Exercise directions: Write out verbatim the portion of the material that opens with the line containing "At what distance from each" and closes with the final line of the material, including both of those lines.
* Start Material provided *
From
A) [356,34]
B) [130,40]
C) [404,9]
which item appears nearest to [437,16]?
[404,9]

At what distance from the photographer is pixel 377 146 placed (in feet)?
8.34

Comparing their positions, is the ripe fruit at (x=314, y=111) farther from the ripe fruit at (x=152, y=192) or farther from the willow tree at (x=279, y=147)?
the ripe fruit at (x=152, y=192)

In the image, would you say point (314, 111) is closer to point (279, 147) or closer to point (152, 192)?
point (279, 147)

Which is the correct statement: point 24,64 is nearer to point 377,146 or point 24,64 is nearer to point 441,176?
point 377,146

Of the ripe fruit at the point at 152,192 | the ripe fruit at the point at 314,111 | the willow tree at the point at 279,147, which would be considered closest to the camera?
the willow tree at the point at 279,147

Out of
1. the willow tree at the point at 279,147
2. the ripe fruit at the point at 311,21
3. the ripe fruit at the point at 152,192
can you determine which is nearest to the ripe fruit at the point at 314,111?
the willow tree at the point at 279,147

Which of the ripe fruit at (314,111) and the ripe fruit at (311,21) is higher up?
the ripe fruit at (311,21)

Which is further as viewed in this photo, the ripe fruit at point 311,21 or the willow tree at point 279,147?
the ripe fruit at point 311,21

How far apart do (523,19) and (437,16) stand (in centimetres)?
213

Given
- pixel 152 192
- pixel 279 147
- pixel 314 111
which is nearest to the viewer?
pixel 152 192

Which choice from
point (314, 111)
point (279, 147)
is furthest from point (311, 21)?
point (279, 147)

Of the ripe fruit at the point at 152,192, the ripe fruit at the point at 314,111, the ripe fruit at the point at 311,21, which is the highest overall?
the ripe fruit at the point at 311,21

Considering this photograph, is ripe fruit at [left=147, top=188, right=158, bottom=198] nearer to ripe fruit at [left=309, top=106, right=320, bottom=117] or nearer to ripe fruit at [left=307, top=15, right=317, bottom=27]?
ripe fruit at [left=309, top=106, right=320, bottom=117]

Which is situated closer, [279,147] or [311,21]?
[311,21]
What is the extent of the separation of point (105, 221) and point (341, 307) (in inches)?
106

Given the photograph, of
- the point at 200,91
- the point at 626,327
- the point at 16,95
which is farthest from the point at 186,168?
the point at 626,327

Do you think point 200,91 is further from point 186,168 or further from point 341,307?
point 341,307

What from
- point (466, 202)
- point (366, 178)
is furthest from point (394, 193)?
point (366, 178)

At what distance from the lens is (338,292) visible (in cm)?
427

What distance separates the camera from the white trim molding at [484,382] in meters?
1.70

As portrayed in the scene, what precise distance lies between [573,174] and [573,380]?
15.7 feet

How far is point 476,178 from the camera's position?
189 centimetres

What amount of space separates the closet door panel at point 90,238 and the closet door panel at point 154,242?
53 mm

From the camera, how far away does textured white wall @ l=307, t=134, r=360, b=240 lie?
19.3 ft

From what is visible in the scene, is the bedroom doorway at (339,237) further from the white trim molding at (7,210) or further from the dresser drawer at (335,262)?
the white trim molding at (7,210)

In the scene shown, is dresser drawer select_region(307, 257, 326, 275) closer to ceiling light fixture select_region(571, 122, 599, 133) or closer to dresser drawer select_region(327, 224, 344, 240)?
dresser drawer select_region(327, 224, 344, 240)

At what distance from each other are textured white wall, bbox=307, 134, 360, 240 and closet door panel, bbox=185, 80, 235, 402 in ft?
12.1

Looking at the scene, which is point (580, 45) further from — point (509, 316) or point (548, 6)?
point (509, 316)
* End Material provided *
Reply:
At what distance from each other are textured white wall, bbox=307, 134, 360, 240 and closet door panel, bbox=185, 80, 235, 402 in ft?
12.1

Looking at the scene, which is point (580, 45) further from — point (509, 316) or point (548, 6)?
point (509, 316)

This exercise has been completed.